-- Task goal --
Can you write out, word for word, the part of the Barnet Beach post from "FYI: why do" to "panties and bra's."?
[Excerpt — start]
Afternoon At Barnet Beach


Alright, my day started I don't know when. Me waking up to a text message, or me text messaging someone as I wake up. What happened first I can't really say but I know I spent sometime of the morning animating some more of Panda Zay ( Sze ) haven't decided what to call it yet. Then I get a message from Lan on going to Barnet. I thought she was going to do her whole bbq and picnic thing. No.. it was just pics at the beach. Chilling in the sun. Well, one of my goals on my list for the summer is crossed. Being stupid me didn't eat in the morning and ended up starving, but being in the moment really curved the craving.

We sat in the sun, threw the ball around for Joey Dog, got some great family moment pics and as usual did a jumping pic pose cause I always wanted to. I also did yoga on the beach. Hit Cousin LX with a rock. Oh yeah my beach mat that I used for the first time today broke! what the eef is up with that?!

FYI: why do my clothes look so loose? cause they are! since loosing 15 pounds in one month, my clothes don't fit properly! my belt with the holes...had to punch a new hole. pants are loose T-shirts are loose. EVERYTHING. except for panties and bra's.
[Excerpt — finish]
[Information shown — start]
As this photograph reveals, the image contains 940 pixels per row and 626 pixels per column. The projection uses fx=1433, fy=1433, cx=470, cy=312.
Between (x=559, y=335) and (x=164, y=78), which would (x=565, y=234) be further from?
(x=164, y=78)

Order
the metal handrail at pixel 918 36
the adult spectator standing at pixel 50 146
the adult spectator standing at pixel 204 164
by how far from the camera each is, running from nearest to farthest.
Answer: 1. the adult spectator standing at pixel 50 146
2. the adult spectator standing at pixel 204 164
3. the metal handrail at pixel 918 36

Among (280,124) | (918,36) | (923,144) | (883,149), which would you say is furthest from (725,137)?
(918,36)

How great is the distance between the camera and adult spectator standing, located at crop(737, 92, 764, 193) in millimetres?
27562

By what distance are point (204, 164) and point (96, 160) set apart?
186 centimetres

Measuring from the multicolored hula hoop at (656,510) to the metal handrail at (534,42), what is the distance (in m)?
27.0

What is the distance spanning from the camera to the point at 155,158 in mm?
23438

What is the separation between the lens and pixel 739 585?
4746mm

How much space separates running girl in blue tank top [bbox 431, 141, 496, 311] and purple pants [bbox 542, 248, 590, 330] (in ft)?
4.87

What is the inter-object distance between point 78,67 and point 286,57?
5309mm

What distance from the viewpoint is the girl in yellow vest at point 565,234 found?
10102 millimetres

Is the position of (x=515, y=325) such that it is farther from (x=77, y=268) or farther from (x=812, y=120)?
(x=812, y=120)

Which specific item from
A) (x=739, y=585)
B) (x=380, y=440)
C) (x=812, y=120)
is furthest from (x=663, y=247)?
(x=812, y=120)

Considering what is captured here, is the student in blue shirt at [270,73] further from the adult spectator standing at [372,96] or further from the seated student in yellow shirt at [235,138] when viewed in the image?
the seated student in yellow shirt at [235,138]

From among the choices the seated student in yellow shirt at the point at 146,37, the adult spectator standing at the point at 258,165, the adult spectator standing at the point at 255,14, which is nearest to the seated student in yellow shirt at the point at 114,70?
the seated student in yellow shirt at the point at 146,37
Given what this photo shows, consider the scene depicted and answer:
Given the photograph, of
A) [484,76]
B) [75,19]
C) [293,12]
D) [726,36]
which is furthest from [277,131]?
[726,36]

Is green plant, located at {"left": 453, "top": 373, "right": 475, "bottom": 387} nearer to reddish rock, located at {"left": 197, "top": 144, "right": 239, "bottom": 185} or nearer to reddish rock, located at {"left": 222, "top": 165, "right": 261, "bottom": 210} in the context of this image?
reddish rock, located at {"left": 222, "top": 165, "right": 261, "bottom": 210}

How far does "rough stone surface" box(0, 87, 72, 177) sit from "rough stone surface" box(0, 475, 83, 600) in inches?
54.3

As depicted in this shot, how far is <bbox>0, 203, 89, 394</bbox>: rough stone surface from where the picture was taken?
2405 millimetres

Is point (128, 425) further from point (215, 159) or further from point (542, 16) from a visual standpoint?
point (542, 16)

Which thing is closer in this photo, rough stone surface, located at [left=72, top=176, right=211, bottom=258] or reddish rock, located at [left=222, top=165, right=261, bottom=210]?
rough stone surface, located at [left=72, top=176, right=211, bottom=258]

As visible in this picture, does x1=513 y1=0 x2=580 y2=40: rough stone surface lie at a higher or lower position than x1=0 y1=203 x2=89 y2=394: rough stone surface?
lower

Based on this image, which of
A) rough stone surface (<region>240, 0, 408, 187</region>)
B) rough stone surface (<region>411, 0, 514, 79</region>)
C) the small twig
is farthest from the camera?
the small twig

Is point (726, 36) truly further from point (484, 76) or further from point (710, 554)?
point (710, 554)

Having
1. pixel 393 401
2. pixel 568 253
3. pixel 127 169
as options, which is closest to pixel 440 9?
[Information shown — finish]
-- Response for this exercise --
FYI: why do my clothes look so loose? cause they are! since loosing 15 pounds in one month, my clothes don't fit properly! my belt with the holes...had to punch a new hole. pants are loose T-shirts are loose. EVERYTHING. except for panties and bra's.